The issues discussed by the four proganists are all applicable today. How responsible are we as individuals for the advancement or protection of our community? What counts as selling out? How confrontational should we or shouldn’t we be? What factions exist among people within the same community? What’s truly incredible is considering the current climate and the historic climate and how much tougher these questions would have been to answer back then. Repeatedly throughout the film we hear how much white people are resistant to change, how much they hate black leaders who rock the boat, how they embrace only a warm-fuzzy brand of blackness and achievement that plays within the rules. Today, when we have supposedly evolved as a society, we still see open hostility towards Black Lives Matter from the very society that benefits from the contributions of black individuals. We can cheer for our black football players, but jeer at their protest. We can listen to black music, but only when the messaging stays fun and nonconfontational. This is the situation we are in several decades after the civil rights movement, in a society astronomically more tolerant (er, more like less-intolerant) and integrated than that of the generation before us. We’ve had practice and experience and education and we’re still debating and fighting.
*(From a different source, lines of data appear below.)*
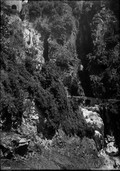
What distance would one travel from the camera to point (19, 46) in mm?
24234

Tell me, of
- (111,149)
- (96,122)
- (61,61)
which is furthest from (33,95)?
(111,149)

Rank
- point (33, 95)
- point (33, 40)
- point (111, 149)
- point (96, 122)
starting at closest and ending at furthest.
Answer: point (33, 95), point (111, 149), point (96, 122), point (33, 40)

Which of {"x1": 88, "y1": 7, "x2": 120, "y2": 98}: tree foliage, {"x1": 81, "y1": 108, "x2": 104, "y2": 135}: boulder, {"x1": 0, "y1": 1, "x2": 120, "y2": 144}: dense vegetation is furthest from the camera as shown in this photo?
{"x1": 88, "y1": 7, "x2": 120, "y2": 98}: tree foliage

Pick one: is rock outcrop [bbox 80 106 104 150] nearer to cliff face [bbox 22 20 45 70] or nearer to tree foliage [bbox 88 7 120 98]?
tree foliage [bbox 88 7 120 98]

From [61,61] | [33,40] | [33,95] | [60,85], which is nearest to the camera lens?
[33,95]

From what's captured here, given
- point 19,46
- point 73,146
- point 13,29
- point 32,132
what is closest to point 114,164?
point 73,146

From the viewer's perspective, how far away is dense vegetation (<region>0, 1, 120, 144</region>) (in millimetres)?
17906

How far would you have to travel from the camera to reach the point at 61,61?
25.2 meters

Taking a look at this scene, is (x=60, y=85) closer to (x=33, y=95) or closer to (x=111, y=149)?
(x=33, y=95)

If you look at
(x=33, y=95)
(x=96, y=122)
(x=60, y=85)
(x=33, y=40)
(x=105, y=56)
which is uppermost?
(x=33, y=40)

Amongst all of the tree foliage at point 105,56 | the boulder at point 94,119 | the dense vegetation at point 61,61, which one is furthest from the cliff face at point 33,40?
the boulder at point 94,119

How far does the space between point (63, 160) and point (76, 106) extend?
21.9 feet

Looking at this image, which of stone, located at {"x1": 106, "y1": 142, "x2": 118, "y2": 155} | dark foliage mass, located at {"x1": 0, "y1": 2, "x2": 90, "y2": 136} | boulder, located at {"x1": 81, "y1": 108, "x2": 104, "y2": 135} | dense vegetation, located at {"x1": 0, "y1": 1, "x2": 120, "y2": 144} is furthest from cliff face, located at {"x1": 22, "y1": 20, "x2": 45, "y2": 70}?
stone, located at {"x1": 106, "y1": 142, "x2": 118, "y2": 155}

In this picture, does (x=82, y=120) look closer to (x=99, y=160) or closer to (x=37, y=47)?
(x=99, y=160)
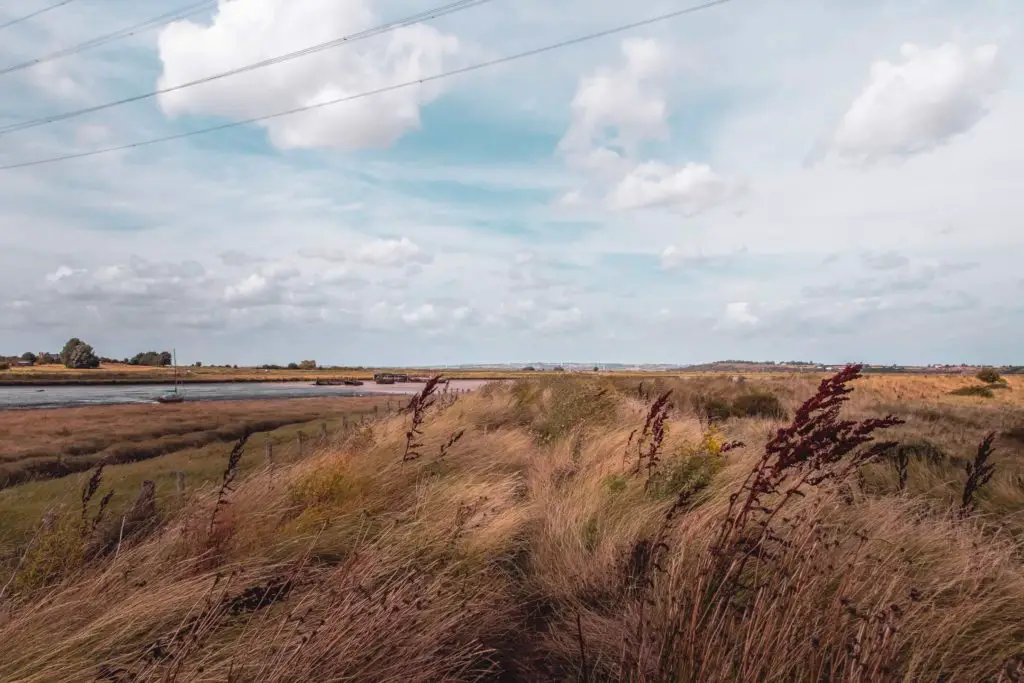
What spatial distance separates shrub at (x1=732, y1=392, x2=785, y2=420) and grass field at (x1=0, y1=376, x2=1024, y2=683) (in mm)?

Now imagine having to deal with all these questions in 1963, in a world that was overwhelmingly hostile to the mere idea of black people existing, let alone excelling. And yet, here were 4 men who held unique positions during a unique time. By being some of the most respected and successful black people in the world, with varying degrees of white support or at least acceptance behind them, they could change the world. But how? How does one survive under such pressure and scrutiny? Especially when, as the film makes clear, these guys are all flawed in one way or another. Today I coincidentally finished reading Barack Obama’s most recent memoir A Promised Land, and one thing that strikes me in all of his memoirs is how he has had to grapple with all of these same questions: how to best help his community, how to present himself as more palatable to a prejuced society, how to handle controversies with outspoken religious leaders, etc. How fascinating it would be to see Obama time travel back to this hotel room. It’s been over half a century and yet… I think they’d still have plenty to discuss.
So that’s the main power of the film: the issues it explores. But what about execution? Is it deserving of awards? I dunno. I still think it just works way better as a play. But the performances were all perfect. Leslie Odom Jr as Sam Cooke has generated some awards buzz, and I was equally impressed by Eli Goree as Cassius Clay and Kinglsey Ben-Adir as Malcolm X (both actors I had not heard of before). Aldis Hodge as Jim Brown was good, but his character didn’t really need to do much. Cinematography and production design were all on point. I admit I am terrible at understanding what makes a director good or bad, but I think King can be pretty proud of her film. So I think it’s a solid contender, but the over-reliance on dialogue holds it back from being a best picture winner for me.
NOTE: Nominations haven’t come out yet, so I may or may not update once we know what (if anything) this movie is up for.